Door George de Wrede, mei 2021
Bent u met deze wonderlijke coronadagen ook zo blij met uw kunstboeken? Ik wel in ieder geval! Met de dichte musea, gesloten bibliotheken en boekhandels met beperkende maatregelen stokt bij mij de toevoer van vers leesvoer. Ik mis het dwalen langs volle boekenrekken alsook het grasduinen in stapels met nieuw uitgekomen werk.
Hoewel ik van nature een ordelijk mens ben geldt dit beslist niet voor mijn verzameling kunstboeken. Waar sommigen het liefst ordenen op grootte en/of kleur vind ik de chronologische volgorde van de elkaar opeenvolgende stijlen van mijn kunstboeken belangrijker dan esthetiek. Het nadeel hiervan is dat er onregelmatige horizontale stapelingen ontstaan die het raadplegen van een bepaald boek lastiger maakt. Dikwijls komen er, bij het pakken van het exemplaar van mijn keuze, ongewild meerdere boeken tegelijk mee.
Zo kon het gebeuren dat afgelopen week een monografie over de Vlaamse kunstschilder James Ensor (1860 – 1949) vanaf de derde plank naar beneden kwam zeilen. Voor een meer dan 45 jaar oud boek biedt een dergelijke vrije val niet de beste overlevingskansen. De toch al gehavende lijmrug liet meteen los en zorgde voor een waaier van papier op de vloer. Toen ik geërgerd de losse bladen weer opraapte viel mijn oog op de fraaie kleurenafbeelding van een schilderij getiteld “Zelfportret met maskers”. James Ensor schilderde dit doek in 1899 maar ik vind het 122 jaar later nog steeds fascinerend. In het onderstaande leg ik u graag uit waarom.
We zien de schilder, getooid met een rode met bloemen en veren versierde hoed, als een soort Rubens afgebeeld (zie afb. 1 en 3). Te midden van een menigte met maskers getooide mensen is hij de enige zonder gezichtsbedekking. Die zee van kartonnen gezichten laat alle mogelijke uitdrukkingen van menselijke emoties zien. Perspectivisch gezien lijkt mij het zelfportret van Ensor wat aan de grote kant. De gezichtsuitdrukking van de schilder houdt het midden tussen sceptisch en perplex.

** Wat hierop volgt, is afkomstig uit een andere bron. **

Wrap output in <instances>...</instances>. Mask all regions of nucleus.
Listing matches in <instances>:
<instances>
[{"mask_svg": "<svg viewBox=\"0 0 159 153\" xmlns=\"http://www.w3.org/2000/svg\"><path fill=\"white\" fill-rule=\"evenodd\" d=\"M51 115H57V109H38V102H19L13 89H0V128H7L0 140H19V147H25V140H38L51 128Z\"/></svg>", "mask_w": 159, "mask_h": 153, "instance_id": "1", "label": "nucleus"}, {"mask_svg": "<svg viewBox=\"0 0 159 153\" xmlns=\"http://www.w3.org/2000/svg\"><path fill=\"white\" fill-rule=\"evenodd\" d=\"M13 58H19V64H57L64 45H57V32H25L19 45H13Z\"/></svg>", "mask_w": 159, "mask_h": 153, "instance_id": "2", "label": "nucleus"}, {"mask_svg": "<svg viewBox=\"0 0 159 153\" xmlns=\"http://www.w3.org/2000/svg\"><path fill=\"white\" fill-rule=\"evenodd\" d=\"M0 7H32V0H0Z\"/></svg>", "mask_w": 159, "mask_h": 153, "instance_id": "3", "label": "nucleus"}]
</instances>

Qua omgeving en situatie doet het tafereel mij sterk denken aan een feest met gemaskerde deelnemers zoals bij een carnavalsoptocht. Veel tronies zijn daarbij recht van voren afgebeeld maar bij een aantal zien we ook andere aanzichten zoals: van opzij, driekwart en schuin van onderen. Naast de verzameling karikaturale koppen maakt ook een aantal doodshoofden deel uit van deze voorstelling.
Zoals dat met gecompliceerde beelden vaker het geval is heeft Ensor meerdere beeldaspecten gehanteerd. Draait u de voorstelling op z’n kop (er ontstaat dan een versierd plat vlak) dan ziet u behalve de compositie ook lijnen, vlakken, kleuren, tonen, vormen, richtingen, texturen, contrasten. Maar het meest in het oog springend zijn toch: compositie, kleur en contrast. De schilder verdeelde de lichte en donkere partijen bijvoorbeeld op een evenwichtige manier over het beeldvlak.

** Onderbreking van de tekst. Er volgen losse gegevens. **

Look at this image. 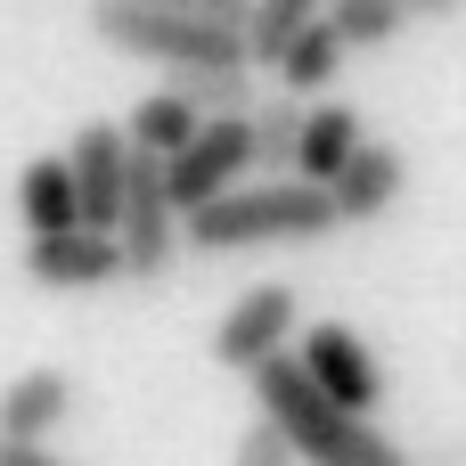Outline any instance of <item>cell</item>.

Gelet op de hanteringswijze van het materiaal is het persoonlijk handschrift van de kunstenaar duidelijk zichtbaar. De stijl van werken is schilderachtig en de mogelijkheden die olieverf biedt zijn ten volle benut. Als u inzoomt op de details dan ziet u pas hoe interessant de verfhuid is.
Qua werk is Ensor niet zo gemakkelijk onder te brengen in één bepaalde kunststijl. Van een impressionistisch schilder ontwikkelde hij zich via het Fauvisme richting Expressionisme. Anders gezegd: hij bedient zich gedurende zijn hele leven van verschillende stijlen naast elkaar.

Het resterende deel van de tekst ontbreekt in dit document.